YOUR TASK
Restate each entry below without changing a word.

[Saved entries]
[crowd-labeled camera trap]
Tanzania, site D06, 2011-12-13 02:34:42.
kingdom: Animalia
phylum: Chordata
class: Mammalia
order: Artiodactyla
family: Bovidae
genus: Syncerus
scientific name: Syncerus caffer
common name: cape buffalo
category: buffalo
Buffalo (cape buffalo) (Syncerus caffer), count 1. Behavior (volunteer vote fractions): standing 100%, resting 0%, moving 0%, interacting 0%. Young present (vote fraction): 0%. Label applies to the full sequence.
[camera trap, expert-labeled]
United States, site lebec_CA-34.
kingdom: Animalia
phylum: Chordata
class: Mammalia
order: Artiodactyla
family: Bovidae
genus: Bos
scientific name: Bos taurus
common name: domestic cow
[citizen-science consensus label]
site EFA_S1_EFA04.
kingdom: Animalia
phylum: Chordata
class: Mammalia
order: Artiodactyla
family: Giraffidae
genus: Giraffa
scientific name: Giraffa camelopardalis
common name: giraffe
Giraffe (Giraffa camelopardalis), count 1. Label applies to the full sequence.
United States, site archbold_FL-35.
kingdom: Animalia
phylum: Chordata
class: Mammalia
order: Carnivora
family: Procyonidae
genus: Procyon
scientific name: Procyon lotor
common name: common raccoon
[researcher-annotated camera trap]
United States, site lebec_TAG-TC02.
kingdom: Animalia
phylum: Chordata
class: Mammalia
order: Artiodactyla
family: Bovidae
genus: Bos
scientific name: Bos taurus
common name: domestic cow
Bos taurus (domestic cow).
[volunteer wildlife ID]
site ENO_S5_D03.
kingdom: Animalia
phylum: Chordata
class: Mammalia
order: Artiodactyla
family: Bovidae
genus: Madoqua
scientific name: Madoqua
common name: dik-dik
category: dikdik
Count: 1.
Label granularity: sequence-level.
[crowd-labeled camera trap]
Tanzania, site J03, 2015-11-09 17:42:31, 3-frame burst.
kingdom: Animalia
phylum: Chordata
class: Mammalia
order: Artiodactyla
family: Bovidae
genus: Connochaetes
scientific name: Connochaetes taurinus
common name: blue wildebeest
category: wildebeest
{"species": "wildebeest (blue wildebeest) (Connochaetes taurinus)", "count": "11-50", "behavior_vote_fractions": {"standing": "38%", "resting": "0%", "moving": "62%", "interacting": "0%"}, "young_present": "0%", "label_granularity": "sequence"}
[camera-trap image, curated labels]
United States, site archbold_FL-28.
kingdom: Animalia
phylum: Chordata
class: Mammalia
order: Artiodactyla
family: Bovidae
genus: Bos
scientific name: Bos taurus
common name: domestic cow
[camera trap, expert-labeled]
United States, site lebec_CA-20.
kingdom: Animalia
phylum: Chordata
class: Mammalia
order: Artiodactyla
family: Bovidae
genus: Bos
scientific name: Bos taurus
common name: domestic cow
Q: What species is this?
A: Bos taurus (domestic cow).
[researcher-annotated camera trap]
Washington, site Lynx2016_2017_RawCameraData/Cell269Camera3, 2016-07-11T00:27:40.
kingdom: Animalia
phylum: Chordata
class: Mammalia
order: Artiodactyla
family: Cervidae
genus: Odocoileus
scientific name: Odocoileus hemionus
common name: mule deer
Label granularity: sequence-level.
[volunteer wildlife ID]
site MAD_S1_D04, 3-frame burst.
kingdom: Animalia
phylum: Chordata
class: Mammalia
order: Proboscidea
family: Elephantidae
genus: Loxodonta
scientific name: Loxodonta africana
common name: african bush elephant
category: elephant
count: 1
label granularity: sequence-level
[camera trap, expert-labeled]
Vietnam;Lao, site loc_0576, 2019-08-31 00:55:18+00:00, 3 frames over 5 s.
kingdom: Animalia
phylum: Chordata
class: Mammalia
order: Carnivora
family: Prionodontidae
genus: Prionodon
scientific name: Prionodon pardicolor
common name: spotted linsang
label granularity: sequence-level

EXERCISE RESPONSE
[crowd-labeled camera trap]
Tanzania, site D06, 2011-12-13 02:34:42.
kingdom: Animalia
phylum: Chordata
class: Mammalia
order: Artiodactyla
family: Bovidae
genus: Syncerus
scientific name: Syncerus caffer
common name: cape buffalo
category: buffalo
Buffalo (cape buffalo) (Syncerus caffer), count 1. Behavior (volunteer vote fractions): standing 100%, resting 0%, moving 0%, interacting 0%. Young present (vote fraction): 0%. Label applies to the full sequence.
[camera trap, expert-labeled]
United States, site lebec_CA-34.
kingdom: Animalia
phylum: Chordata
class: Mammalia
order: Artiodactyla
family: Bovidae
genus: Bos
scientific name: Bos taurus
common name: domestic cow
[citizen-science consensus label]
site EFA_S1_EFA04.
kingdom: Animalia
phylum: Chordata
class: Mammalia
order: Artiodactyla
family: Giraffidae
genus: Giraffa
scientific name: Giraffa camelopardalis
common name: giraffe
Giraffe (Giraffa camelopardalis), count 1. Label applies to the full sequence.
United States, site archbold_FL-35.
kingdom: Animalia
phylum: Chordata
class: Mammalia
order: Carnivora
family: Procyonidae
genus: Procyon
scientific name: Procyon lotor
common name: common raccoon
[researcher-annotated camera trap]
United States, site lebec_TAG-TC02.
kingdom: Animalia
phylum: Chordata
class: Mammalia
order: Artiodactyla
family: Bovidae
genus: Bos
scientific name: Bos taurus
common name: domestic cow
Bos taurus (domestic cow).
[volunteer wildlife ID]
site ENO_S5_D03.
kingdom: Animalia
phylum: Chordata
class: Mammalia
order: Artiodactyla
family: Bovidae
genus: Madoqua
scientific name: Madoqua
common name: dik-dik
category: dikdik
Count: 1.
Label granularity: sequence-level.
[crowd-labeled camera trap]
Tanzania, site J03, 2015-11-09 17:42:31, 3-frame burst.
kingdom: Animalia
phylum: Chordata
class: Mammalia
order: Artiodactyla
family: Bovidae
genus: Connochaetes
scientific name: Connochaetes taurinus
common name: blue wildebeest
category: wildebeest
{"species": "wildebeest (blue wildebeest) (Connochaetes taurinus)", "count": "11-50", "behavior_vote_fractions": {"standing": "38%", "resting": "0%", "moving": "62%", "interacting": "0%"}, "young_present": "0%", "label_granularity": "sequence"}
[camera-trap image, curated labels]
United States, site archbold_FL-28.
kingdom: Animalia
phylum: Chordata
class: Mammalia
order: Artiodactyla
family: Bovidae
genus: Bos
scientific name: Bos taurus
common name: domestic cow
[camera trap, expert-labeled]
United States, site lebec_CA-20.
kingdom: Animalia
phylum: Chordata
class: Mammalia
order: Artiodactyla
family: Bovidae
genus: Bos
scientific name: Bos taurus
common name: domestic cow
Q: What species is this?
A: Bos taurus (domestic cow).
[researcher-annotated camera trap]
Washington, site Lynx2016_2017_RawCameraData/Cell269Camera3, 2016-07-11T00:27:40.
kingdom: Animalia
phylum: Chordata
class: Mammalia
order: Artiodactyla
family: Cervidae
genus: Odocoileus
scientific name: Odocoileus hemionus
common name: mule deer
Label granularity: sequence-level.
[volunteer wildlife ID]
site MAD_S1_D04, 3-frame burst.
kingdom: Animalia
phylum: Chordata
class: Mammalia
order: Proboscidea
family: Elephantidae
genus: Loxodonta
scientific name: Loxodonta africana
common name: african bush elephant
category: elephant
count: 1
label granularity: sequence-level
[camera trap, expert-labeled]
Vietnam;Lao, site loc_0576, 2019-08-31 00:55:18+00:00, 3 frames over 5 s.
kingdom: Animalia
phylum: Chordata
class: Mammalia
order: Carnivora
family: Prionodontidae
genus: Prionodon
scientific name: Prionodon pardicolor
common name: spotted linsang
label granularity: sequence-level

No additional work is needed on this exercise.